The Jets drove 77 yards in seven plays in their next series. RB Shonn Greene started off with three straight runs for 20 yards before WR Brad Smith, operating out of the team’s “pistol” formation, threw to Cotchery for a 45-yard gain to the Indianapolis 12. Three plays later, Sanchez passed to TE Dustin Keller for a nine-yard TD and the Jets opened up a 14-6 lead.
It got worse for the Colts when Joseph Addai fumbled on the next series and the Jets got the ball back at the Indianapolis 29 thanks to the recovery by SS Jim Leonhard. But a false start penalty on the Jets, combined with the stingy defense, moved them back and New York got three more points on a 48-yard field goal by Feely.
The Colts got the ball again with 2:11 left in the half and wasted little time in putting points on the board. Following an incomplete pass on first down, Manning connected with Collie (pictured below) three straight times, first for 18 yards, then 46, and finally 16 yards for a touchdown. The teams went into halftime with the Jets leading by 17-13.
New York had the first possession in the third quarter and drove to the Indianapolis 34, with the big play a Sanchez pass to Cotchery for 17 yards. But the Jets came up empty when Feely’s 52-yard field goal attempt was wide to the right. The Colts responded with a 57-yard series in eight plays. All were passes by Manning, the last being a four-yard toss to Pierre Garcon in the rear corner of the end zone for the go-ahead touchdown.
The teams traded punts until, in their first possession of the fourth quarter, the Colts put together another scoring drive. Manning threw to Dallas Clark for a 15-yard TD and, with Stover once again adding the extra point, Indianapolis was in front by 10 points.
The Jets went three-and-out in their next series and the Colts came back with a long scoring possession of 71 yards in 12 plays. They converted two third downs along the way, the second with a Manning completion to Garcon for 23 yards on a third-and-nine play. The drive burned 5:33 off the clock and concluded with Stover booting a 21-yard field goal.
Down by 13 points with 2:33 remaining, the Jets were finished off when a Sanchez pass was intercepted by CB Kelvin Hayden. The Colts won the AFC Championship by a score of 30-17.
Indianapolis gained more total yards (461 to 388) and accumulated more first downs (27 to 17). New York’s running game was held to 86 yards and the Jets were penalized six times, to just one flag thrown on the Colts. Each club turned the ball over once.

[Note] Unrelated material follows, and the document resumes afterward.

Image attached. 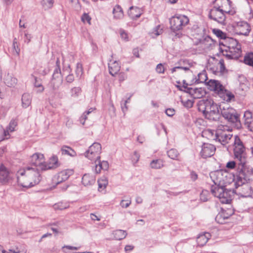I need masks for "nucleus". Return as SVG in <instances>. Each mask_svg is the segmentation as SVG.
Returning a JSON list of instances; mask_svg holds the SVG:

Peyton Manning completed 26 of 39 passes for 377 yards with three touchdowns and no interceptions. Pierre Garcon (pictured below) caught 11 of those throws for 151 yards and a TD and Austin Collie gained 123 yards on his 7 catches that included a score. Joseph Addai paced the ground game with 80 yards on 16 carries.
For the Jets, Mark Sanchez was successful on 17 of 30 throws for 257 yards and two TDs with one intercepted. Jerricho Cotchery had 5 catches for 102 yards and, thanks to the long scoring reception, Braylon Edwards gained 100 yards on his two catches. Thomas Jones rushed for 42 yards on 16 attempts and Shonn Greene added 41 yards on 10 carries.
“The guys have always been a very confident bunch and they do a great job of hanging in there,” said Jim Caldwell of his team. “Peyton had just an outstanding game. He’s one of those guys that can adjust to different situations…A real champion.”
“Today wasn’t out day,” said a humbled Rex Ryan. “There’s no question. You have to give credit to the Colts. Obviously they’re the cream of the crop right now.”
The Colts went on to lose the Super Bowl to the New Orleans Saints. They had a tougher time in 2010, but once again topped the AFC North. The Jets were again a Wild Card team at 11-5 and defeated Indianapolis in the first playoff round on the way to once more reaching the AFC title game, which they lost to the Steelers. Things would change significantly for the worse for both clubs in 2011.